Risikobereitschaft, Denkvermögen, geistige Fitness. Studien zeigen: All das könnte durch die Ernährung stark beeinflusst werden.

Frankfurt – Du bist, was Du isst. Diesen oder ähnlich gelagerte Sätze werden im Alltag meist dazu eingesetzt, um eine Person und ihr Essverhalten zu beurteilen. Dabei handelt es sich offenbar keineswegs um eine bloße Phrase, denn auch die Wissenschaft beschäftigt sich damit, wie die Ernährung die menschliche Psyche beeinflussen kann – mit erstaunlichen Ergebnissen.

Nicht nur die Risikobereitschaft, auch die geistige Leistungsfähigkeit und das Denkvermögen scheinen in Zusammenhang mit der Ernährung zu stehen.

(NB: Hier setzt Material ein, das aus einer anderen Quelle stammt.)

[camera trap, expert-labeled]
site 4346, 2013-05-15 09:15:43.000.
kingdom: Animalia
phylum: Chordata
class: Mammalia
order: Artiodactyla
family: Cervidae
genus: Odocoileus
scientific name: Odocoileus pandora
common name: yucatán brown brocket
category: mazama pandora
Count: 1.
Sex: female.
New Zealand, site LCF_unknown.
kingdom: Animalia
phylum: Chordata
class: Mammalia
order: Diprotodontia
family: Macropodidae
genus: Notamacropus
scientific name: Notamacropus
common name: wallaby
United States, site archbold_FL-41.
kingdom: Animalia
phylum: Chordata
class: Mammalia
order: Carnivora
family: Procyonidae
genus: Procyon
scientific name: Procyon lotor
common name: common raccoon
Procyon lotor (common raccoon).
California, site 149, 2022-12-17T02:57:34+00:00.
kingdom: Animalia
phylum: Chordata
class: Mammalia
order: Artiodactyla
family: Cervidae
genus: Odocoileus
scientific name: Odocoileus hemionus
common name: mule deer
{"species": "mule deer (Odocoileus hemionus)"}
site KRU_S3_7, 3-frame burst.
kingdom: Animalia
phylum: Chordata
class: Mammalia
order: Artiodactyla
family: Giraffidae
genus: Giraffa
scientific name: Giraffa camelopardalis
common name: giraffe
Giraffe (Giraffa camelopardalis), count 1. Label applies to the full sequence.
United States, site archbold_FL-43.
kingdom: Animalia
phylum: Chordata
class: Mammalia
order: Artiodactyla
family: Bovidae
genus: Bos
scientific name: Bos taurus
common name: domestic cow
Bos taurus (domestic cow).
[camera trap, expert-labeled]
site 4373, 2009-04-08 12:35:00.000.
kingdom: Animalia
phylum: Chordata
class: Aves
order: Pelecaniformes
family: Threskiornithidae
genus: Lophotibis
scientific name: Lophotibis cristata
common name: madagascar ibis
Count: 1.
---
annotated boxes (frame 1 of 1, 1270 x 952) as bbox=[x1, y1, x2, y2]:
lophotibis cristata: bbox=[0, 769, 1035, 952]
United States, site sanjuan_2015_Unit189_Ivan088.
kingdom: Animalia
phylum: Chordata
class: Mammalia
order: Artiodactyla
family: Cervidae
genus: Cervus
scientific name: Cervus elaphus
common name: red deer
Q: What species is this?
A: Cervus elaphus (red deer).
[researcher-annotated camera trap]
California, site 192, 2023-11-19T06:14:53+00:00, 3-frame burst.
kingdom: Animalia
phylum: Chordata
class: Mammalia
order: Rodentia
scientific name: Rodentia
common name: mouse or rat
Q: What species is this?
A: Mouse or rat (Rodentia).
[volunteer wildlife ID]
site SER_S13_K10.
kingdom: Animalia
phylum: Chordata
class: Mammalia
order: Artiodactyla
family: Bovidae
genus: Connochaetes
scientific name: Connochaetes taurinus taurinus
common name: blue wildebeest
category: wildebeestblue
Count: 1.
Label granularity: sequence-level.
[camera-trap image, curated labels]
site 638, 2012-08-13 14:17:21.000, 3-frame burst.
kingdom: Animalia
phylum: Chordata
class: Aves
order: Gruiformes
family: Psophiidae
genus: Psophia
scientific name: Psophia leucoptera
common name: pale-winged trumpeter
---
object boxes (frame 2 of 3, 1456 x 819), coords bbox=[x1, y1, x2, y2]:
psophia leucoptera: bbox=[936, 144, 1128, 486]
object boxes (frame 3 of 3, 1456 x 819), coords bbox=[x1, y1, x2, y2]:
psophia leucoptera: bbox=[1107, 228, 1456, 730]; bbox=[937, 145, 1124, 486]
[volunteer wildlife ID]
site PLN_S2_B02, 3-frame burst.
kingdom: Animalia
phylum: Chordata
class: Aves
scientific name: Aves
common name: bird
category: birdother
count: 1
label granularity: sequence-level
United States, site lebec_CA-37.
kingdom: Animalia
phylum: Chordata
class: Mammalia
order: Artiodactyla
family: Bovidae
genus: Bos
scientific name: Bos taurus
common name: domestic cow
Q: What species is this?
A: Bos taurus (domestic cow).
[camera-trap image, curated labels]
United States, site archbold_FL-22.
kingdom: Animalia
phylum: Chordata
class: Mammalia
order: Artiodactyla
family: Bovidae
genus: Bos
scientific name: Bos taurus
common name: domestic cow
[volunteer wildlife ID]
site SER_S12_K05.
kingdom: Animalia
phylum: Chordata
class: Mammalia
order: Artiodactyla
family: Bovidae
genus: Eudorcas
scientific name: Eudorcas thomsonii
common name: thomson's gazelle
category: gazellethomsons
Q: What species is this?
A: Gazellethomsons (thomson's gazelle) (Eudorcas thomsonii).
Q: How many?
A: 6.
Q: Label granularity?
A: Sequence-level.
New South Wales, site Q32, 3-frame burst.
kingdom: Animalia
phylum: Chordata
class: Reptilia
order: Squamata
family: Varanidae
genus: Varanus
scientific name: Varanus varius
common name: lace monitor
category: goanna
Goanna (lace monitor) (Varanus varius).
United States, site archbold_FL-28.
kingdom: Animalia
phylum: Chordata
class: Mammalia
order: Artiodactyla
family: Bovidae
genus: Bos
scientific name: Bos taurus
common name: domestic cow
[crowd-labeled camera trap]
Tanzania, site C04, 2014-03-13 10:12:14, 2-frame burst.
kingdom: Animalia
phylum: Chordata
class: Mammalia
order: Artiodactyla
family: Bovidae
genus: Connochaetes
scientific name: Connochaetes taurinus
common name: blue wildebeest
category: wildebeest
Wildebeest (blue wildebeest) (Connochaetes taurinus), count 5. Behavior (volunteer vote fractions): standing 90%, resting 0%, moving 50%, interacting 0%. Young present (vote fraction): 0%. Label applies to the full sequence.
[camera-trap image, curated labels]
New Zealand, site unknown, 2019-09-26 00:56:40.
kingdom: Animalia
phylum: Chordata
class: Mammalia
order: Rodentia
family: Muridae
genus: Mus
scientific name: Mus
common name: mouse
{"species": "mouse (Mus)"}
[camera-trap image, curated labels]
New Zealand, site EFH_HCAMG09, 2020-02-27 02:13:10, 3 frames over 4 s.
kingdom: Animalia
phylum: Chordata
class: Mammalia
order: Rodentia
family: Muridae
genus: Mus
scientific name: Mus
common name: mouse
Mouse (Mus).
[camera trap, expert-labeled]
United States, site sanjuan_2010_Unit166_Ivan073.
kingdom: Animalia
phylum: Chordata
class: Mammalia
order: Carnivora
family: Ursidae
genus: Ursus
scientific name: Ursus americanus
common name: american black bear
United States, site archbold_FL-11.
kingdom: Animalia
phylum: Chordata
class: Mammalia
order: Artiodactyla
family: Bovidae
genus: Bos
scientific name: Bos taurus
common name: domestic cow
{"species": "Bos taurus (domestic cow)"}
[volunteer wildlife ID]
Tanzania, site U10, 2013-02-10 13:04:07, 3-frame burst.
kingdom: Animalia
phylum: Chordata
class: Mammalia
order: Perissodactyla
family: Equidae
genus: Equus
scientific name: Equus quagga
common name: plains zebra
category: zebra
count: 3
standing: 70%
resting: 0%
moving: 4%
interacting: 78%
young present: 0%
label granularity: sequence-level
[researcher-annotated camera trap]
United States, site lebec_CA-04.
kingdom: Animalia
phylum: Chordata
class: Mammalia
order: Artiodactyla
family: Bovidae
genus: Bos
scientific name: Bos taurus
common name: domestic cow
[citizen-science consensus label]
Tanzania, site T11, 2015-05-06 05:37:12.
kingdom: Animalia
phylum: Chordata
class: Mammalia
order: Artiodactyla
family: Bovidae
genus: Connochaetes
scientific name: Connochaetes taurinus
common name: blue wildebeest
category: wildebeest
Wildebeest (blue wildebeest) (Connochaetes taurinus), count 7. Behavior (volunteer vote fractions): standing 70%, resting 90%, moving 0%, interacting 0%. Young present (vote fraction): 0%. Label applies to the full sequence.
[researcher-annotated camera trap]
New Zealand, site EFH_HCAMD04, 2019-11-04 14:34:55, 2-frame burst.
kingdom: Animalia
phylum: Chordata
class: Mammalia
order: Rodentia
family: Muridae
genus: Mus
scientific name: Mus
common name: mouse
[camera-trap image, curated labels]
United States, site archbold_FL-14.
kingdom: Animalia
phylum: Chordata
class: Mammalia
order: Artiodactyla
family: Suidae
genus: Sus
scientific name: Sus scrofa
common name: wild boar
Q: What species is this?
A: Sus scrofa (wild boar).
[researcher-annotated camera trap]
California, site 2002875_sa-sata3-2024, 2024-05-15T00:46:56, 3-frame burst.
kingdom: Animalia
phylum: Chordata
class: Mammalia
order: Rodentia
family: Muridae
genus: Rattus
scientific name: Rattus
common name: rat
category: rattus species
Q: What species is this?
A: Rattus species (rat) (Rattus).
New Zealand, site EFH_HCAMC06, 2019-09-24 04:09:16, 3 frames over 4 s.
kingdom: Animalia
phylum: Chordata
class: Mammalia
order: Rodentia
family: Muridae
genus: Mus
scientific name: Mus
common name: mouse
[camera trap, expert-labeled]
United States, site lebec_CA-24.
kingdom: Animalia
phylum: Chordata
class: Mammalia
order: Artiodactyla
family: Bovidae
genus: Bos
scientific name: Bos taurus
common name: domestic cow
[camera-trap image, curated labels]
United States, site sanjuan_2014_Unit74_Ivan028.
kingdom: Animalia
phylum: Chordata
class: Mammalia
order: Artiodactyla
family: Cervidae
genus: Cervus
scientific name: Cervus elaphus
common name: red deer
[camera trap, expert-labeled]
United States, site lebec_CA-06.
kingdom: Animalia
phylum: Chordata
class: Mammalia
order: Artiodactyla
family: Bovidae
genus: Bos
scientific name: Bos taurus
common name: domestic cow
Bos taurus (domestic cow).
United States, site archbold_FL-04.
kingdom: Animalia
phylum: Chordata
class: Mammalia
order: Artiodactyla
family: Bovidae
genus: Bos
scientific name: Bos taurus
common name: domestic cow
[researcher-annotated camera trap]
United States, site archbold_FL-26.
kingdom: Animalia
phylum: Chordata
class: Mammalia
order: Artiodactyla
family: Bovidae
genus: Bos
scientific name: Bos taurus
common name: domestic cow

Ein Überblick:

Ernährung und Gehirn: Beeinflussen Kohlenhydrate und Proteine unser Denken?

Deutsche Forscherinnen und Forscher veröffentlichten 2021 eine Studie in der Fachzeitschrift Neuroimage, in welcher sie deutliche Zusammenhänge zwischen dem Essverhalten und der Risikobereitschaft ermittelten. An zwei Untersuchungszeitpunkten bekamen Versuchsteilnehmer bestimmte Lebensmittel angeboten. Anschließend wurde ihre Bereitschaft für riskantes Verhalten erhoben. Die Ernährung setzte sich wie folgt zusammen:

Gehirn und Ernährung: Wie die Ernährung die Risikobereitschaft beeinflusst

Mittels Bluttests und funktioneller Magnetresonanztomographie (fMRI) wurden 35 männliche Versuchsteilnehmer zu mehreren Messzeitpunkten untersucht. Auch der Körperfettanteil der Probanden wurde in der Studie miteinbezogen. Die Theorie der Forscherinnen und Forscher war, dass die Ernährung Einfluss auf das Level der Plasma-Aminosäure Tryptophan ausübt, und zwar in Abhängigkeit zum Körperfettanteil. Die Aminosäure wiederum erhöht Serotonin-Level im Gehirn erhöht. Das „Glückshormon“ Serotonin wiederum beeinflusst vorangegangenen Studien zufolge die Risikobereitschaft.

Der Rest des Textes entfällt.